# What this task involves
Search the material and gather each line with "Țesătură" in it.

# Listed entries
----

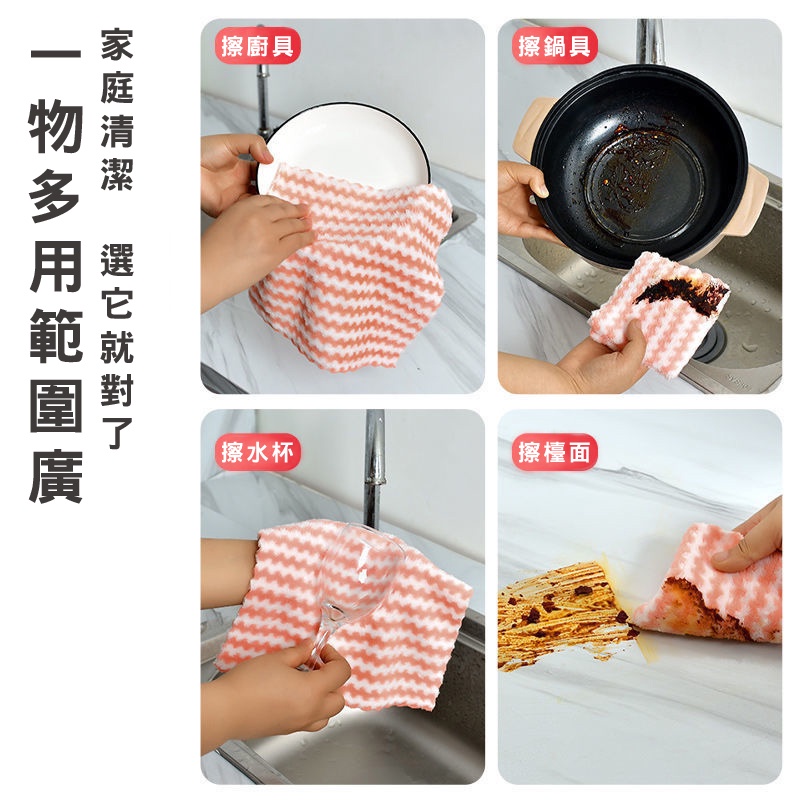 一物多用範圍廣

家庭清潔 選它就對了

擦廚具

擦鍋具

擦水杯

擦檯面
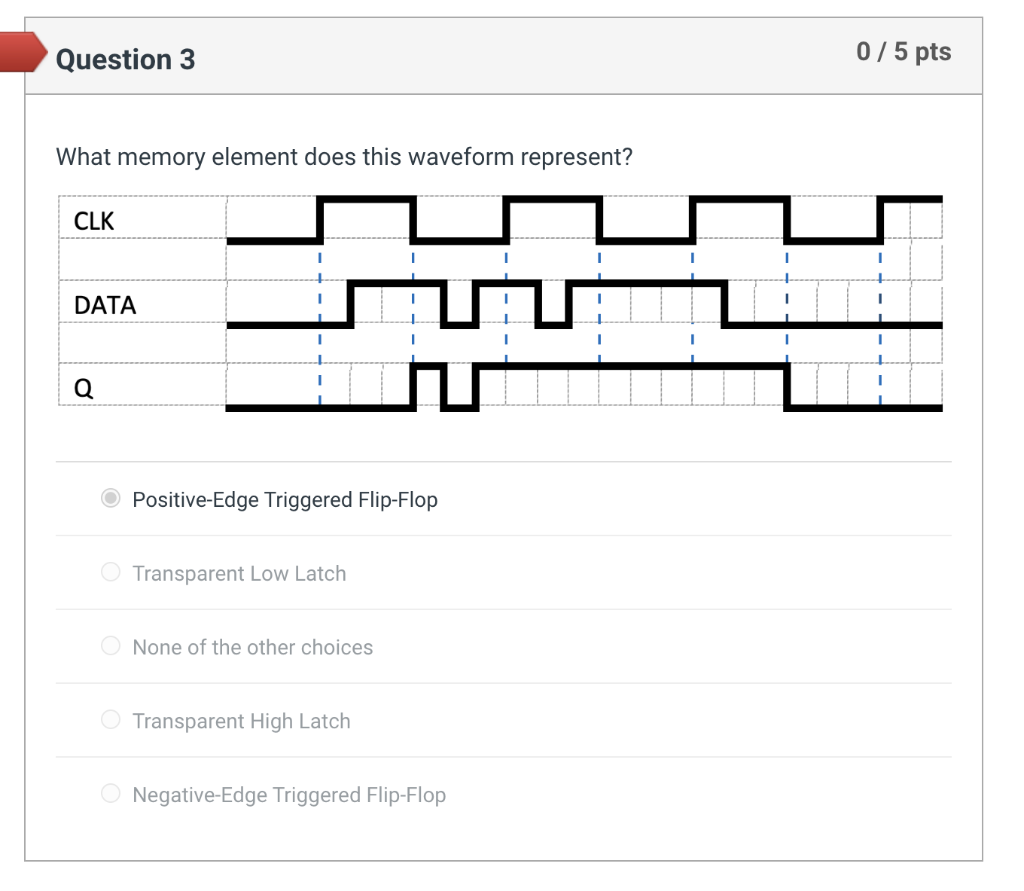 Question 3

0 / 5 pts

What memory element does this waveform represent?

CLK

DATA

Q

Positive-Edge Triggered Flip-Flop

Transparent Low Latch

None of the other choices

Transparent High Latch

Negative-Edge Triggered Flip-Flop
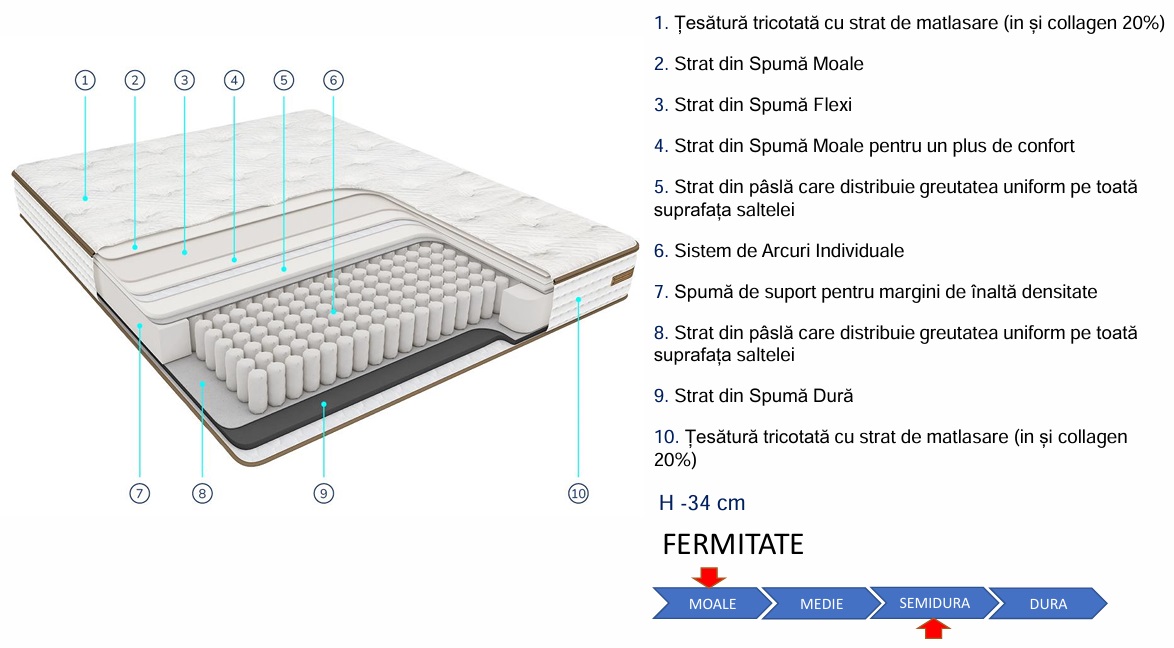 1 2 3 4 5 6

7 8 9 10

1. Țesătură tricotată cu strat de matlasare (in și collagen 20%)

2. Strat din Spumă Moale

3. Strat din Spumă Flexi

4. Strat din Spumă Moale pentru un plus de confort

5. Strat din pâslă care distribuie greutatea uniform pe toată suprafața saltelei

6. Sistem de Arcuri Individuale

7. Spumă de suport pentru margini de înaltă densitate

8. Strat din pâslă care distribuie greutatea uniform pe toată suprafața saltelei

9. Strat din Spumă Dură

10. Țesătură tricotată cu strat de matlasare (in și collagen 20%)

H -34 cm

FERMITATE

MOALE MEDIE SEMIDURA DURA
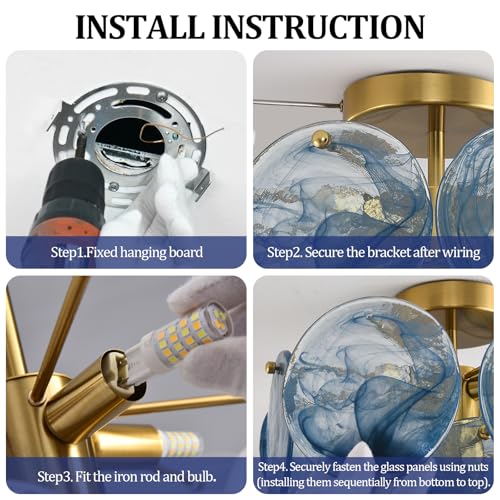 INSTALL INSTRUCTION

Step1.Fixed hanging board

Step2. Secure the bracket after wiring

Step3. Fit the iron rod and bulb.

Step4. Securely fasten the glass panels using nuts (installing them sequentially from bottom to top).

----

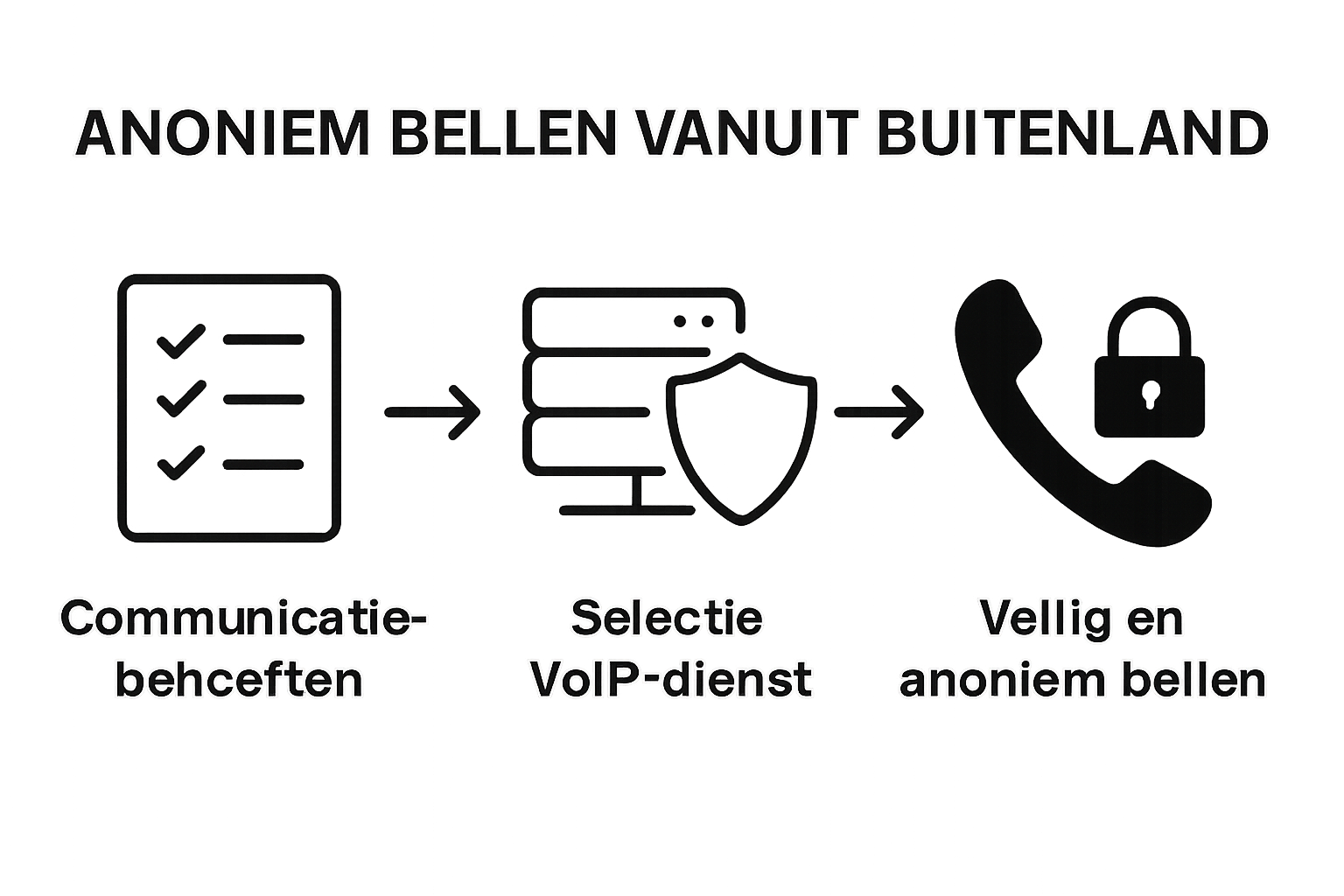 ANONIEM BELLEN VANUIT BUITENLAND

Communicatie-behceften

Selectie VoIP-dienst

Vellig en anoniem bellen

----

# Completed task
1. Țesătură tricotată cu strat de matlasare (in și collagen 20%)
10. Țesătură tricotată cu strat de matlasare (in și collagen 20%)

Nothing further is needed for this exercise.